Na primeira, infelizmente, ela perdeu a luta. Seu primeiro filho, ainda bebê, morreu em decorrência de um câncer. “Leonardo nasceu saudável, mas com um ano e nove meses senti um caroço na barriga dele e rapidamente fomos investigar, então descobrimos que se tratava de um neuroblastoma. Nosso mundo desmoronou, pois tínhamos planejado engravidar, tínhamos sonhado com um filho. Mas mesmo diante dessa circunstância fomos à luta, pois é isso que mães e pais fazem pelos filhos, o possível e o impossível.
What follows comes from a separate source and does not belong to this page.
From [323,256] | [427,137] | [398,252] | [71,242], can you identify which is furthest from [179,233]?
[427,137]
Deixamos tudo e fizemos tratamento com ele fora do estado, mas infelizmente quando estava próximo de acabar o tratamento ele faleceu.”, relata Daniele.

Antes de engravidar de Leonardo, ela teve que superar o trauma de ter sofrido um aborto espontâneo de uma gravidez no terceiro mês de gestação. “Depois de muitos médicos me explicarem que é meio ‘normal’ isso acontecer na primeira tentativa de engravidar, no ano seguinte tentei novamente e enfim tinha realizado meu sonho”, fala, referindo-se ao filho Leonardo que morreu de câncer com um ano de nove meses.

Passados os dois momentos, provavelmente os mais difíceis de sua história, Daniele e o marido demoraram dois anos até decidirem tentar uma nova gravidez. “Ainda tinha muitos medos, insegurança, mas 2018 descobri a gravidez, era um menino, o Oliver. Fiquei radiante de alegria, de gratidão, porque agora seria diferente, havia chegado a hora de ser feliz! De ser mãe! De ser Mãe na forma mais completa de ser.”, diz emocionada.

Fazendo quimioterapia ainda grávida./Foto: Cedida

Câncer na gravidez

No entanto, como se já não bastasse o que tinha passado, eis que mais uma vez, Daniele e sua família se deparam novamente com o desafio de superar a terrível doença. “Quando eu estava com cinco meses de gravidez senti um caroço no meu seio e descobri que estava com câncer de mama. Mais uma vez meu mundo foi por água abaixo, desmoronou, acabou. Cheguei ao médico com muitas dúvidas, com muitos medos, medo de perder meu bebê, medo de não conseguir ser mãe.”, conta.

Daniele lembra que, devido à gravidez não poderia viajar fazer tratamento fora, então começou a fazer quimioterapia ainda grávida, durante os últimos meses de gestação. . “Foram 3 meses de quimioterapia e gravidez, mas graças a Deus, tenho uma equipe médica excelente, que me tranquilizaram, que me passaram confiança. Então Oliver nasceu saudável.”, comemora.

Mesmo ainda precisando continuar, nos dias de hoje o tratamento oncológico, Daniele garante que o sentimento é diferente e atribui sua força e cura á maternidade. “Não sei explicar, mas é que tenho um serzinho que precisa de mim, que depende de mim. Sempre falo que o Oliver chegou para salvar minha vida e de fato é isso mesmo. Chegou para salvar minha vida em todas as áreas. Meu maior prazer é ter ele em meus braços. Poder ver que em meio a tantas batalhas, tantas provações, Deus se fez presente sobre a minha gravidez e sobre a vida do meu filho. E hoje eu posso cuidar dele, protegê-lo e o melhor de tudo, hoje eu posso amar meu filho. É um amor que eu não vou conseguir explicar nunca. Acho que não tem explicação. Poder ser mãe é minha maior felicidade, com toda convicção eu afirmo que não há nada mais lindo, mais divino que a maternidade.”, finalizou.